=== Text extract ===
You are viewing a plain text version of this content. The canonical link for it is here.
Posted to user@pig.apache.org by Cameron Gandevia <cg...@gmail.com> on 2011/10/14 03:29:20 UTC
Snappy Compression Json Data
Hi
I currently have a bunch of data in json format in hdfs. I would like to use
pig to load it dedupe it and store it back using snappy compression.
Currently I do something like this.
raw = LOAD '$INPUT' USING PigJsonLoader();
uniq = DISTINCT raw;
STORE uniq INTO '$OUTPUT' USING PigStorage();
If I add the following to the pig job it seems to write the files with a
'.snappy' extension
<property>
<name>mapred.output.compress</name>
<value>true</value>
</property>
<property>
<name>mapred.output.compression.codec</name>
<value>org.apache.hadoop.io.compress.SnappyCodec</value>
</property>
<property>
<name>mapred.output.compression.type</name>
<value>BLOCK</value>
</property>
Is this all I need to do? Or do I need to write it in a different format?
and is there a way to load the snappy compressed json data or do I need to
implement a new load function?
any help is much appreciated.
Thanks
Re: Snappy Compression Json Data
Posted by Raghu Angadi <ra...@apache.org>.
if 'STORE' worked, LOAD should work fine too.
On Thu, Oct 13, 2011 at 6:29 PM, Cameron Gandevia <cg...@gmail.com>wrote:
> Hi
>
> I currently have a bunch of data in json format in hdfs. I would like to
> use
> pig to load it dedupe it and store it back using snappy compression.
>
> Currently I do something like this.
>
> raw = LOAD '$INPUT' USING PigJsonLoader();
> uniq = DISTINCT raw;
> STORE uniq INTO '$OUTPUT' USING PigStorage();
>
> If I add the following to the pig job it seems to write the files with a
> '.snappy' extension
>
> <property>
> <name>mapred.output.compress</name>
> <value>true</value>
> </property>
> <property>
> <name>mapred.output.compression.codec</name>
> <value>org.apache.hadoop.io.compress.SnappyCodec</value>
> </property>
> <property>
> <name>mapred.output.compression.type</name>
> <value>BLOCK</value>
> </property>
>
> Is this all I need to do? Or do I need to write it in a different format?
> and is there a way to load the snappy compressed json data or do I need to
> implement a new load function?
>
> any help is much appreciated.
>
> Thanks
>
=== Source data ===
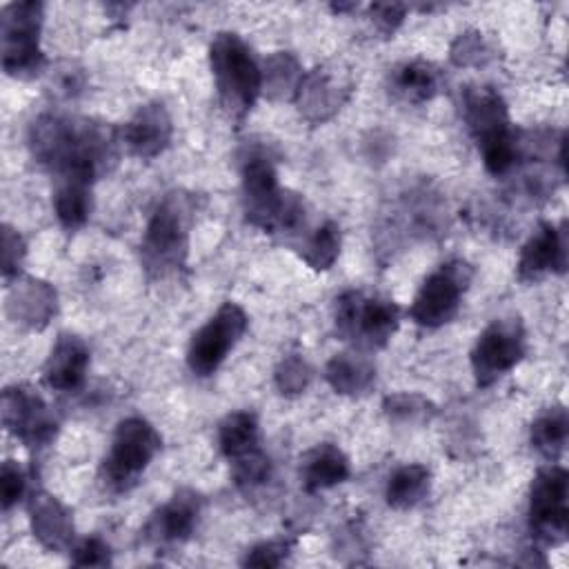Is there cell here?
===
▸ Written instruction
In the mailing-list thread on Snappy compression of JSON data, what value is given for the mapred.output.compression.type property?

▸ Solution to the exercise
BLOCK